■ REQUIRED WORK
Go through the lines below and copy each one that holds the string "genus".

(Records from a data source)

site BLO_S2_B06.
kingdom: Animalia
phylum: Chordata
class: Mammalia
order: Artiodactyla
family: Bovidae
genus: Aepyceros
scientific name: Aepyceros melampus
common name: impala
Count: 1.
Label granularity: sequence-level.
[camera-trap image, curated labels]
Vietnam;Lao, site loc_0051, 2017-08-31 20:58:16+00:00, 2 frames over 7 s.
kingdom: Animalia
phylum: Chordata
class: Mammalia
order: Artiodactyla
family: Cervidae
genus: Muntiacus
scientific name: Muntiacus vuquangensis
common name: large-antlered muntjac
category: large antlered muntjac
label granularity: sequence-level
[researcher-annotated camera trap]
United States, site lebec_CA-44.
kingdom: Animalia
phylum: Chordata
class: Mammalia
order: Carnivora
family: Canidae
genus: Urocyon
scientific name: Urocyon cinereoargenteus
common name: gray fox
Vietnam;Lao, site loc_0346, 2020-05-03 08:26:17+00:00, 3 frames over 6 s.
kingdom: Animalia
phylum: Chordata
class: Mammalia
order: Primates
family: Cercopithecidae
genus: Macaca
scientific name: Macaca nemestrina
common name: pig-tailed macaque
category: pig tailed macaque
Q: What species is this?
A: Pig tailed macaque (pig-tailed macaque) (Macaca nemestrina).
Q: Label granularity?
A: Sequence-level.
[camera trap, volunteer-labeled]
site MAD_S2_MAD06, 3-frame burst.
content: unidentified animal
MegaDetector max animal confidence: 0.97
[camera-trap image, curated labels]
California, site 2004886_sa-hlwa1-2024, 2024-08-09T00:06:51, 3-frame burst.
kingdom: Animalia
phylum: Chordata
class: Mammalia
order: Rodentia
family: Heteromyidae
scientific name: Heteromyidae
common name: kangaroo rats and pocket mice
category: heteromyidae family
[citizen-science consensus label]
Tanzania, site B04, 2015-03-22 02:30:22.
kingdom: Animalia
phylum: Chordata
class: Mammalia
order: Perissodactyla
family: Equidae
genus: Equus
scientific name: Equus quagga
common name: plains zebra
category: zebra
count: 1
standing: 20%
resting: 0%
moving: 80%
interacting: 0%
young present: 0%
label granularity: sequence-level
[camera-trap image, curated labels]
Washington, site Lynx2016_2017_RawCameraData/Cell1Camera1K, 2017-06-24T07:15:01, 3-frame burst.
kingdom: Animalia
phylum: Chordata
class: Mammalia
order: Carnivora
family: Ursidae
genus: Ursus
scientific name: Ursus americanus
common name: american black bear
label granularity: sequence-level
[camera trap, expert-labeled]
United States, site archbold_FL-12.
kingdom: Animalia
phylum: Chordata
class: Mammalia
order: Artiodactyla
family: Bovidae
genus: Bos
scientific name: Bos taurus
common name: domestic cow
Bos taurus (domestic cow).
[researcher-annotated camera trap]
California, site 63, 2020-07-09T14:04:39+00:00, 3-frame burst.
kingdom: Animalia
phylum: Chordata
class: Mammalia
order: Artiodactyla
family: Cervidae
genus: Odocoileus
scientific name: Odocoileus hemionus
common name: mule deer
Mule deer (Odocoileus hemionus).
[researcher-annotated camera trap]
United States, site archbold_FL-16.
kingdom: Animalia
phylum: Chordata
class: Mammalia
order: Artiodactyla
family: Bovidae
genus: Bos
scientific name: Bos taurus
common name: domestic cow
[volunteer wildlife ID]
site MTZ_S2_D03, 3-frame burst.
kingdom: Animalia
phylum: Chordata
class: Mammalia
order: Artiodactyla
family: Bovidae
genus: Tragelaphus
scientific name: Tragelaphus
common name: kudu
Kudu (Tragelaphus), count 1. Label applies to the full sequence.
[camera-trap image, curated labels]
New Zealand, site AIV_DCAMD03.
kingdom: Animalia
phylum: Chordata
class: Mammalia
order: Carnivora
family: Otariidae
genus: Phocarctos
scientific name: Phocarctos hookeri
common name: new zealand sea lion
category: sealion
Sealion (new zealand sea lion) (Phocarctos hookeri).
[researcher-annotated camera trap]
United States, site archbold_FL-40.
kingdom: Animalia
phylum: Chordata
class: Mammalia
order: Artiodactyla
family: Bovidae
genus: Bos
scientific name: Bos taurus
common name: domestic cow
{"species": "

■ ANSWER FOR THIS EXERCISE
genus: Aepyceros
genus: Muntiacus
genus: Urocyon
genus: Macaca
genus: Equus
genus: Ursus
genus: Bos
genus: Odocoileus
genus: Bos
genus: Tragelaphus
genus: Phocarctos
genus: Bos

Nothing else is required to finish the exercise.